Un instrument miniaturisé pour traquer les particules énergétiques depuis un nanosatellite
Selon la NASA, des chercheurs et ingénieurs financés par l’agence ont développé une nouvelle approche pour observer les particules énergétiques présentes dans l’environnement proche de la Terre, en intégrant des capteurs miniaturisés dans un instrument compact capable de mesurer ces particules sous plusieurs angles à la fois. Baptisé REAL, cet instrument a été conçu pour la mission CubeSat du même nom, Relativistic Electron Atmospheric Loss, et permet des mesures plus complètes que les dispositifs précédents de taille comparable.
Les particules énergétiques visées ici, principalement des électrons relativistes, circulent dans les ceintures de radiation de Van Allen, ces régions en forme de tore qui entourent la Terre et piègent des particules chargées sous l’effet du champ magnétique terrestre. Ces électrons peuvent parfois s’échapper vers l’atmosphère, un phénomène que les scientifiques appellent la précipitation des électrons. Comprendre ce processus intéresse directement les agences spatiales, car ces particules à haute énergie peuvent endommager l’électronique des satellites, perturber les communications et représenter un risque pour les astronautes lors de missions en orbite.
Une instrumentation pensée pour les petits satellites
Les CubeSats sont des nanosatellites standardisés, généralement de la taille d’une boîte à chaussures, qui permettent de réaliser des missions scientifiques à moindre coût par rapport aux satellites traditionnels. Leur format réduit impose toutefois des contraintes fortes sur les instruments qu’ils peuvent embarquer, en termes de masse, de volume et de consommation électrique. Selon la NASA, l’enjeu pour l’équipe à l’origine de REAL était précisément de faire tenir dans ce format compact un instrument capable de mesurer les particules énergétiques avec une fidélité comparable à celle d’instruments plus volumineux installés sur des satellites de plus grande taille.

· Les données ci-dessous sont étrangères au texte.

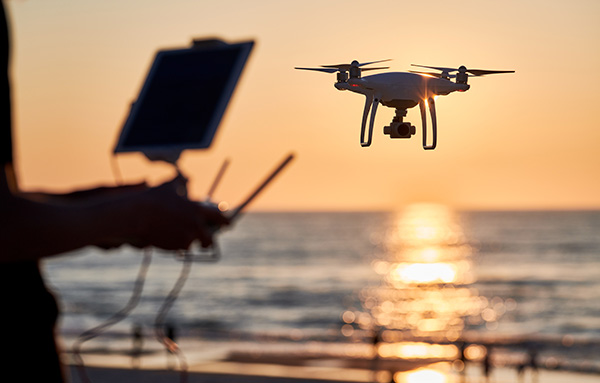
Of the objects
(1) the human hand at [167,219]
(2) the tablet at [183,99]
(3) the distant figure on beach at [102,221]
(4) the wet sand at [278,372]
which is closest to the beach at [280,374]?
(4) the wet sand at [278,372]

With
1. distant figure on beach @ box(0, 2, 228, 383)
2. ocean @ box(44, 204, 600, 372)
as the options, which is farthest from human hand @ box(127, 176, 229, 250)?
ocean @ box(44, 204, 600, 372)

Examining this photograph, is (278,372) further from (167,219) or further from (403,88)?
(403,88)

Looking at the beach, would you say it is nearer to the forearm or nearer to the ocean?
the ocean

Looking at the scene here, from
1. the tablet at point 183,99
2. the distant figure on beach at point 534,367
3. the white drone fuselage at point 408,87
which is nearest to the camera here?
the white drone fuselage at point 408,87

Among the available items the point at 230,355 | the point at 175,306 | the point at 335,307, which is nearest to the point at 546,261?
the point at 335,307

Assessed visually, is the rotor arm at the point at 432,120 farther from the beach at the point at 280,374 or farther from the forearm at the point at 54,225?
the beach at the point at 280,374

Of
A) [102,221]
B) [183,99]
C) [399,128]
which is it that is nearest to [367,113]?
[399,128]
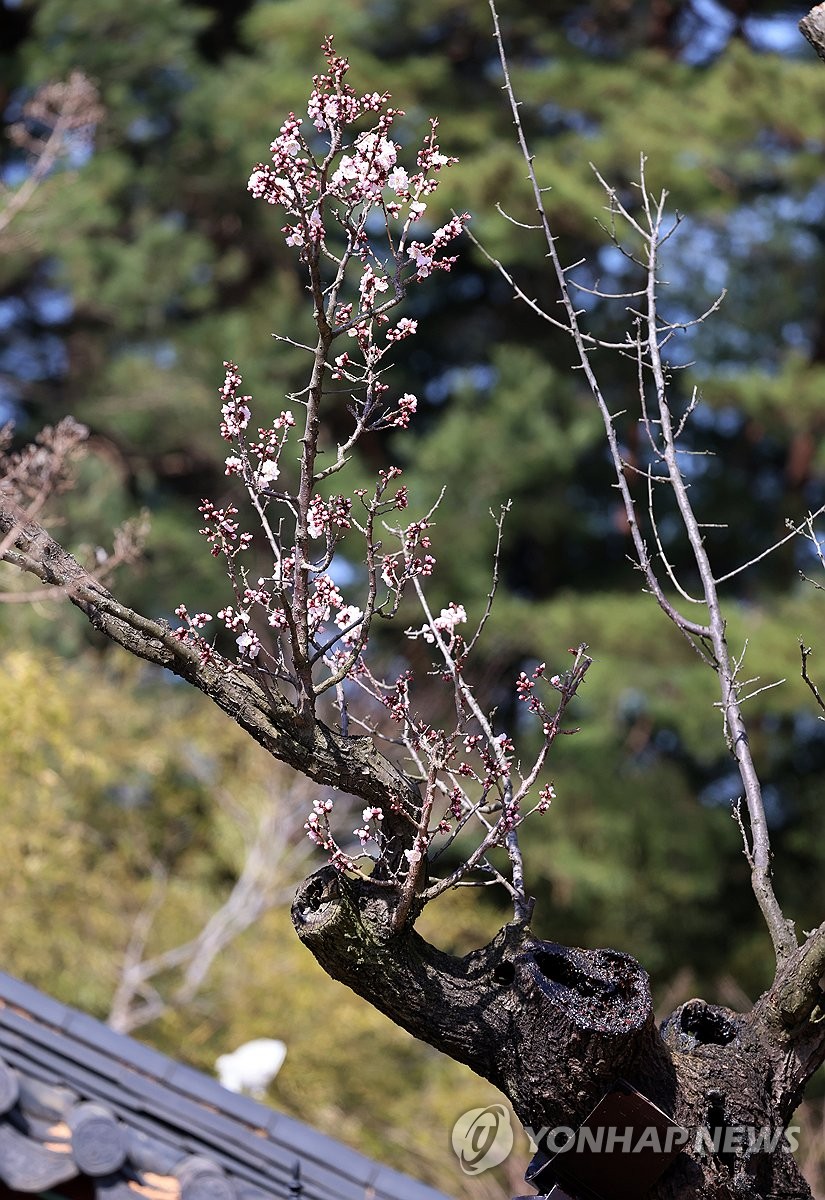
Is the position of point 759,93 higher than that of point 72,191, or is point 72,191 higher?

L’instrument REAL se distingue par sa capacité à observer les particules selon plusieurs points de vue simultanément, ce qui permet de reconstituer plus précisément leur direction d’arrivée et leur énergie. Cette approche multi-vues, associée à la miniaturisation des capteurs, constitue l’innovation centrale mise en avant par la NASA dans la description de ce projet.
Pourquoi ces mesures comptent
Les CubeSats équipés de ce type d’instrument s’inscrivent dans une tendance plus large de la recherche en météorologie spatiale, qui vise à mieux caractériser les conditions de l’environnement proche de la Terre affectant les satellites et les activités humaines dans l’espace. Les ceintures de radiation, découvertes à la fin des années 1950 grâce aux premiers satellites américains, restent un objet d’étude actif : leur intensité varie en fonction de l’activité solaire et des tempêtes géomagnétiques, et les mécanismes précis qui régissent la perte d’électrons vers l’atmosphère demeurent encore partiellement compris.

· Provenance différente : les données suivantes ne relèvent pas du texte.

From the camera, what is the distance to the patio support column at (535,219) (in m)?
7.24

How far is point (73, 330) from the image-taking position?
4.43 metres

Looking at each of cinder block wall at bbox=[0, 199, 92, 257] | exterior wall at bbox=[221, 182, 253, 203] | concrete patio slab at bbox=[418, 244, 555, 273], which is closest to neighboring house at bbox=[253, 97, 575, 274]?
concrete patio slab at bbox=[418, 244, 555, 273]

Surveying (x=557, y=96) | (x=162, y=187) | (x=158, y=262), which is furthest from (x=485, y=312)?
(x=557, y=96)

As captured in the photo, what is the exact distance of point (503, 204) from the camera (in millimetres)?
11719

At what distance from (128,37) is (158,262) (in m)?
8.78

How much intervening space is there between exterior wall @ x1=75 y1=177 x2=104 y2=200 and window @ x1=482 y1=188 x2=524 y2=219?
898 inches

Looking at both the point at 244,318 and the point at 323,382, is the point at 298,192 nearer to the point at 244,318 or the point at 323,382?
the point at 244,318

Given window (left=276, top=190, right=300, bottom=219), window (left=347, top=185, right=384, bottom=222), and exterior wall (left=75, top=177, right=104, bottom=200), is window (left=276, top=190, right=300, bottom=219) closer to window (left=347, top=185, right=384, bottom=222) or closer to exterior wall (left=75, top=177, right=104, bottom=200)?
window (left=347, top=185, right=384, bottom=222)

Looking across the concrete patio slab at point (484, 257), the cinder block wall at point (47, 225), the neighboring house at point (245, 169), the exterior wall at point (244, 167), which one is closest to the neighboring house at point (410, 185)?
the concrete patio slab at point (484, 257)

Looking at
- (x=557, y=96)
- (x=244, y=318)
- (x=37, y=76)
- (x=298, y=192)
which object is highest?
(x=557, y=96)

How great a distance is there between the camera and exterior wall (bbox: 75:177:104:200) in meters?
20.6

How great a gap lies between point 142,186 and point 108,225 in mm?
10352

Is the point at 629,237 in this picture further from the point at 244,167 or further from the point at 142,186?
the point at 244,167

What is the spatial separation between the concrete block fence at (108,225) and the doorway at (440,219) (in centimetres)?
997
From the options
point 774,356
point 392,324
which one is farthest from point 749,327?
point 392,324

Disposer d’instruments compacts et peu coûteux capables de fournir des données de haute qualité permettrait, selon la NASA, de multiplier les points de mesure en orbite sans recourir systématiquement à des missions satellites plus lourdes et onéreuses. Une constellation de petits satellites embarquant ce type de détecteur pourrait ainsi contribuer à cartographier plus finement la dynamique des ceintures de radiation à différents endroits et moments, un objectif difficile à atteindre avec un nombre limité de grandes missions.
La mission REAL, à laquelle cet instrument est destiné, s’inscrit dans le cadre des efforts de la NASA pour soutenir le développement de technologies innovantes appliquées aux petites plateformes satellitaires. Ce type de projet illustre la manière dont la miniaturisation des capteurs scientifiques peut élargir les possibilités d’observation de l’environnement spatial, tout en réduisant les coûts et les délais associés aux missions traditionnelles.